Ho trovato un livello abbastanza alto, sia
tecnico, sia narrativo. Una cosa che mi ha
colpito, e forse è un po' uno specchio della
realtà messicana, è che molti affrontano il
tema della violenza in varie forme: sulle
donne, la criminalità e così via, ma in
generale si tratta di un argomento molto
presente, senza dubbio più che nei film
italiani. Per quanto riguarda il rapporto in
questo campo tra Messico e Italia, il nostro
è un Paese che ha un'enorme produzione, ma
una scarsa diffusione all'estero. I corti
messicani, invece, circolano abbastanza, ne
ho visti molti. In questo Paese ci sono
festival importanti: Shorts México,
Guanajuato ed altri, per cui è ovvio che si
tratta di una nazione che dal punto di vista
cinematografico sta bene. L'Italia patisce
un po', secondo me, uno scarso intervento
pubblico sul cortometraggio, da un lato, e
una scarsa strategia istituzionale sulla
promozione all'estero. Il Centro nazionale
del cortometraggio è una piccola agenzia
rispetto ad alcune delle sue controparti in
altri Paesi.
Quindi, secondo te, l'insufficienza di
promozione del corto italiano all'estero è
dovuta essenzialmente a questioni
finanziarie?
Strategiche. Poi, ovviamente, una cosa tira
l'altra. In generale il cinema italiano ha
una struttura di promozione basata
sull'Istituto Luce/Cinecittà che in realtà
funziona bene, però non si occupa dei corti.
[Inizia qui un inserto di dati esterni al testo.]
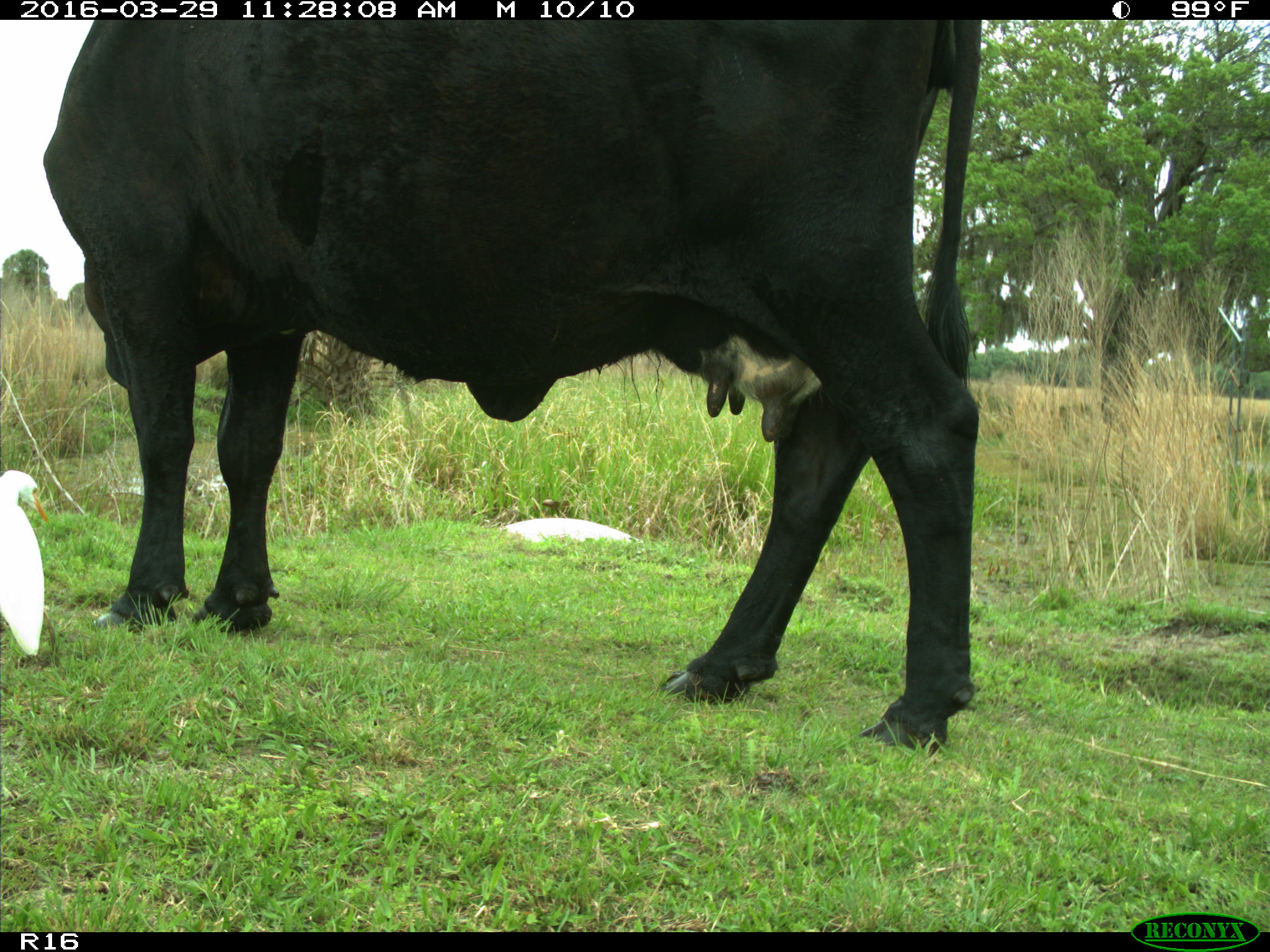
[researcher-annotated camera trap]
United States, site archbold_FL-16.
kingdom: Animalia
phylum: Chordata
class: Mammalia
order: Artiodactyla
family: Bovidae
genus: Bos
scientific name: Bos taurus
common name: domestic cow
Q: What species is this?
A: Bos taurus (domestic cow).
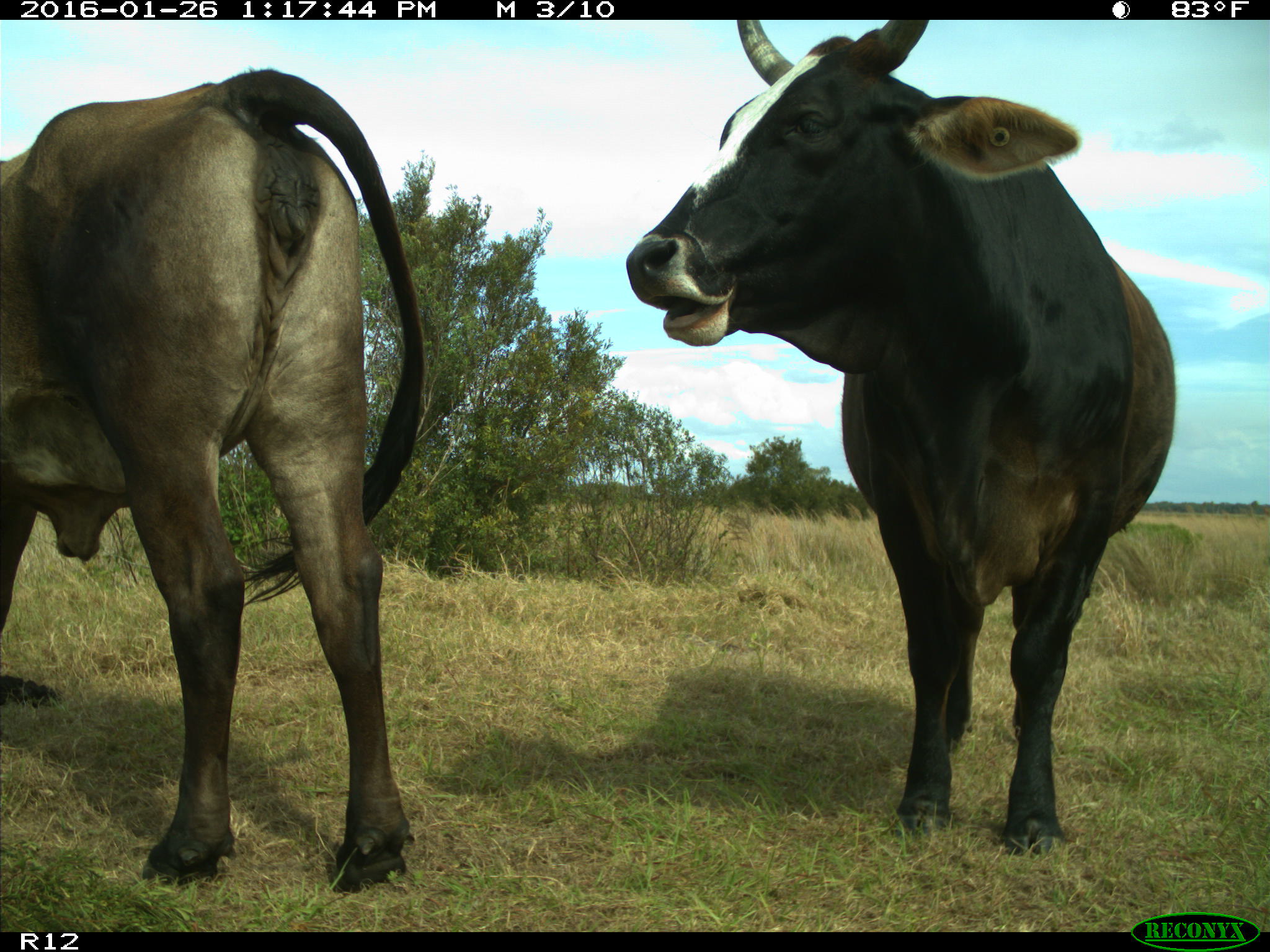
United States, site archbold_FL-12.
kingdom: Animalia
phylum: Chordata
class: Mammalia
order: Artiodactyla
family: Bovidae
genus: Bos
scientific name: Bos taurus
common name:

Noi collaboriamo con loro, abbiamo fatto
diversi progetti insieme, ma credo che
manchi un po' una migliore strategia sul
cortometraggio. Gli autori dei corti in
genere sono giovani talenti del vivaio, per
cui è necessaria lungimiranza, che forse,
alla fine, non è una delle virtù italiane
più sviluppate.
Quale sarà l'argomento principale della tua
conferenza all'IIC di stasera?
Sarà un quadro sul cortometraggio italiano
da un punto di vista sia di promozione
culturale, sia di mercato. Parlerò di cosa
sta succedendo nel nostro Paese in questo
campo: i festival, i registi da tenere
d'occhio, i principali film.
(massimo barzizza / puntodincontro.mx)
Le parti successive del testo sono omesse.